For compliance-sensitive workloads requiring ZDR (Zero Data Retention), the API supports **encrypted reasoning items** via `reasoning.encrypted_content`. When enabled with `store=False`, reasoning tokens are never persisted by OpenAI and travel only in memory during the round-trip:

```python
resp = client.responses.create(
    model="o3",
    input=[{"role": "user", "content": "Weather in Paris?"}],
    tools=tools,
    store=False,                         # Enforced for ZDR compliance

    include=["reasoning.encrypted_content"]
)

print(resp.output[0].encrypted_content)  # Encrypted chain-of-thought

# Re-use the encrypted content in the next call

resp2 = client.responses.create(
    model="o3",
    input=resp.output,                 # Forward full output with encrypted reasoning

    tools=tools,
    store=False,
    include=["reasoning.encrypted_content"]
)

```

As detailed in the cookbook's safeguard guides and demonstrated in lines 126-136 of `reasoning_items.ipynb`, encrypted reasoning items enable sensitive use-cases while maintaining the performance benefits of cached reasoning across conversation turns.

## Summary

- The Responses API returns reasoning items separately from message content in the `output` array, accessible via IDs or encrypted payloads
- **Stateful persistence** via `previous_response_id` automatically maintains reasoning context, while manual input threading is required for function-calling workflows
- **Function calling** requires appending outputs to the original `output` array (including the reasoning item) to preserve the model's chain-of-thought
- **Encrypted reasoning items** with `store=False` enable ZDR compliance while still allowing reasoning reuse across turns
- Implementation examples are available in `examples/responses_api/reasoning_items.ipynb` within the openai/openai-cookbook repository

## Frequently Asked Questions

### What is the difference between reasoning items and message items?

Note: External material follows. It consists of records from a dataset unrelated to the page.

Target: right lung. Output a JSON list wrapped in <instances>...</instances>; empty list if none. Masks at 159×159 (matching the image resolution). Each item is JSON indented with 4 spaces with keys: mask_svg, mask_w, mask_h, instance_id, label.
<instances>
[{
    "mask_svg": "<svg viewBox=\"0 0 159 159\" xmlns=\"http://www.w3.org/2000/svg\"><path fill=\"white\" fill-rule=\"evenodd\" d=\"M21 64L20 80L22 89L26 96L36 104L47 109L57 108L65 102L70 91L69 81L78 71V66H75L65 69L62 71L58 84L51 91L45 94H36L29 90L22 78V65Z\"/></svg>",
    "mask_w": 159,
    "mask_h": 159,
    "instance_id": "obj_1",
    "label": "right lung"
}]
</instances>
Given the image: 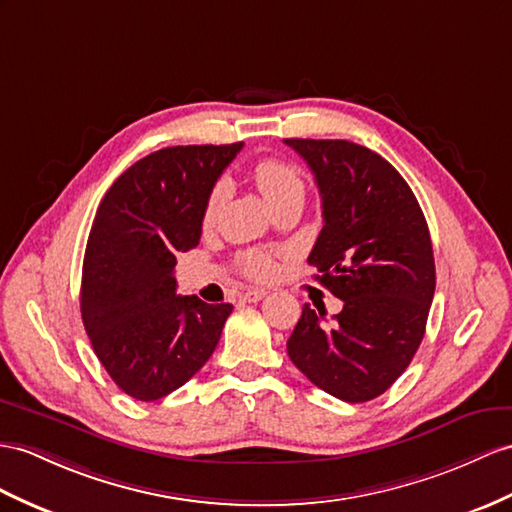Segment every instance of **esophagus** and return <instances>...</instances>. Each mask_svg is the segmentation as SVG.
I'll use <instances>...</instances> for the list:
<instances>
[{
	"mask_svg": "<svg viewBox=\"0 0 512 512\" xmlns=\"http://www.w3.org/2000/svg\"><path fill=\"white\" fill-rule=\"evenodd\" d=\"M267 297V291L265 289H247L243 293V299L245 302H260V299Z\"/></svg>",
	"mask_w": 512,
	"mask_h": 512,
	"instance_id": "esophagus-1",
	"label": "esophagus"
}]
</instances>
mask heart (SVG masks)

**Reasoning items** contain the model's internal chain-of-thought tokens, exposed only via an ID or encrypted content for privacy and efficiency. **Message items** contain the user-facing `output_text` that answers the query. The Responses API returns these as separate elements in the `output` array to enable granular control over context management.

### How do I maintain context across multiple turns?

You can maintain context by either setting `previous_response_id` to the prior response's ID (automatic persistence) or explicitly including the full `output` array (including reasoning items) in the next request's `input` parameter. The latter is required when you need to insert function results or modify the conversation flow between turns.

### When should I use encrypted reasoning items?

Use encrypted reasoning items when processing **compliance-sensitive data** that requires Zero Data Retention (ZDR). Set `store=False` and request `reasoning.encrypted_content` in the `include` parameter. This ensures OpenAI never stores the reasoning tokens, which remain encrypted throughout the round-trip and reside only in your application's memory.

### Does using reasoning items reduce API costs?

**Yes.** By persisting reasoning items across turns using their IDs or encrypted content, you avoid paying for the regeneration of the same chain-of-thought tokens. The API caches these reasoning computations, reducing both token costs and latency in multi-turn conversations.